ペコリーノ・ロマーノ - チーズの名称【チーズ辞典】:チーズクラブ

ペコリーノ・ロマーノ

チーズの名称では、いろいろなチーズの原産国や特徴、食べ方などを紹介しています。

ペコリーノ・ロマーノ

その他の表記・呼ばれ方
  •  ペコリーノ・ロマノ
  •  ペコリーノ
  •  ペコリーノロマーノ

英語・仏語表記:Pecorino Romano

種類:ハードタイプ

乳種:羊乳


ペコリーノ・ロマーノとは

ペコリーノ・ロマーノは、羊のミルクを原料とした、イタリア最古と言われるチーズです。雌羊のことをイタリア語で「ペコーラ」というところから、この名前がつきました。
2000年以上前のローマ帝国の時代から食べられてきたと言われている、長い長い歴史のあるチーズです。当時、保存目的で作られていたという理由から、塩分が強めなのが特徴です。そのまま食べるにはしょっぱいと感じるでしょう。羊のミルク独特の甘い香りがし、色は白っぽく、非常に硬質なハードタイプのチーズです。
同じペコリーノの名前でも、トスカーナ地方などで作られているペコリーノ・トスカーノは、ペコリーノ・ロマーノほどの塩気はなくマイルドな味わいで、そのまま食べられていることもあります。

チーズの歴史 ヨーロッパ編


ペコリーノ・ロマーノの製法

ミルクを温めて乳酸菌、レンネット(凝乳酵素)を加えると、カゼイン(主な乳たんぱく質)が凝固します。その凝固したもの(凝乳)からホエイ(乳清)を除去したものを、カードといいます。そのカードをさらに粉砕・攪拌・加熱して、水分を取り除き型に詰めます。その後、数ヶ月から1年ほどの長期間に渡って熟成させます。保存食として作られていた時代の製法を受け継いでいるため、塩をたっぷりとすりこんで熟成させます。


ペコリーノ・ロマーノの産地

イタリア ローマ、サルデーニャ

チーズで世界旅行 イタリア


ペコリーノ・ロマーノの食べ方

ペコリーノ・ロマーノは塩味が効いているので、調味料として料理に使うのに向いています。すりおろしたり細かく刻んだりしてパスタなどのイタリア料理に使うと、羊のミルクを原料としたチーズの持つ本来のうまみが引き立ちます。そのまま食べるなら日本酒などと合わせるのも良いでしょう。

保存方法
チーズタイプ別保存方法
チーズの切り方のコツ
チーズのタイプ別おすすめワイン
おいしくチーズをいただくには ハードタイプ
タイプ別おすすめのパン

<おすすめワイン>

チーズのタイプ 相性のよいワインのタイプ
硬質 ・辛口の白ワイン
超硬質 ・コクのある赤ワイン

チーズコラム

初夏に味わう羊のチーズ

ペコリーノ・ロマーノ

イタリア語で雌羊のことをペコーラ。ペコリーノとは、羊のミルクで作るチーズのことをいう。羊乳チーズというとフランスのロックフォールが有名だが、このペコリーノ・ロマーノもイタリアを代表するチーズのひとつだ。色白の肌を持ち、中はうっすらとした黄色。一見都会的な風貌だが、2000年以上昔すでにローマ軍兵士の携行用食糧にもなっていたというから、歴史ある偉大なチーズなのである。
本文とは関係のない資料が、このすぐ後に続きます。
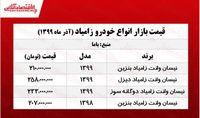 قیمت نیسان آبی در پایتخت +جدول
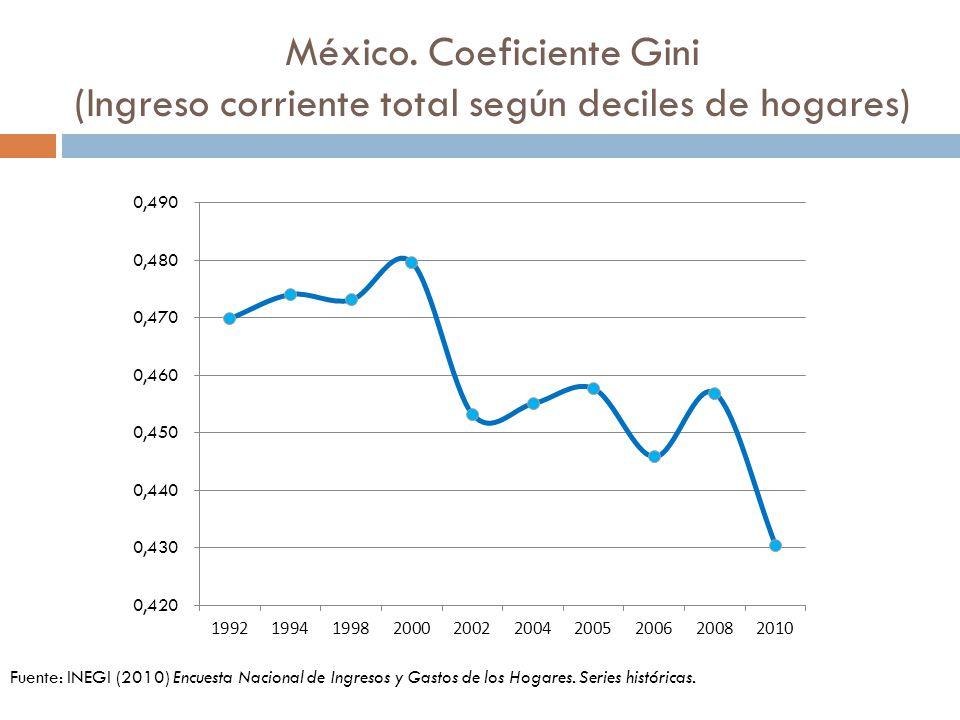 México. Coeficiente Gini (Ingreso corriente total según deciles de hogares)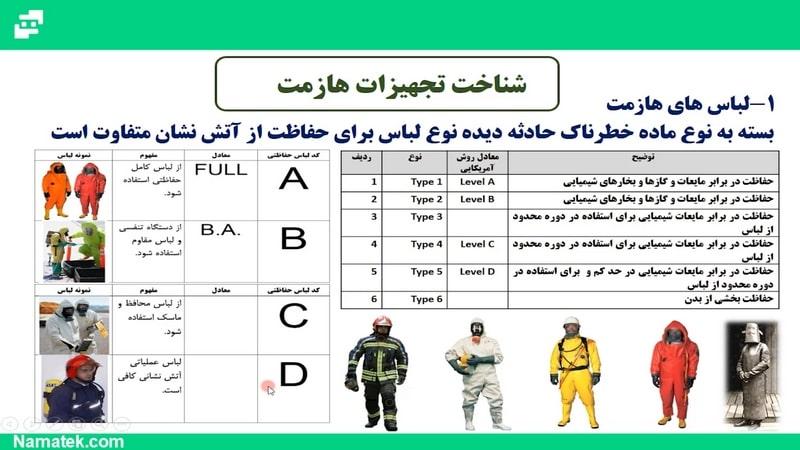 آموزش ایمنی مواد شیمیایی (4)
直径20、30cmの円筒形でけっこう大型。外皮には名前が刻印されているのでわかりやすい。携行食になるだけあって塩味が強いが、口に含むほどに熟成の旨みが広がりあとをひく。イタリアでは粉にして調味料的に利用することが多いという。ローマ近郊の村では初夏になると生のそら豆と共に食べる習慣があるとか。ここでは茹でたえんどう豆にチーズを削って乗せてみた。ワインと一緒に楽しめる。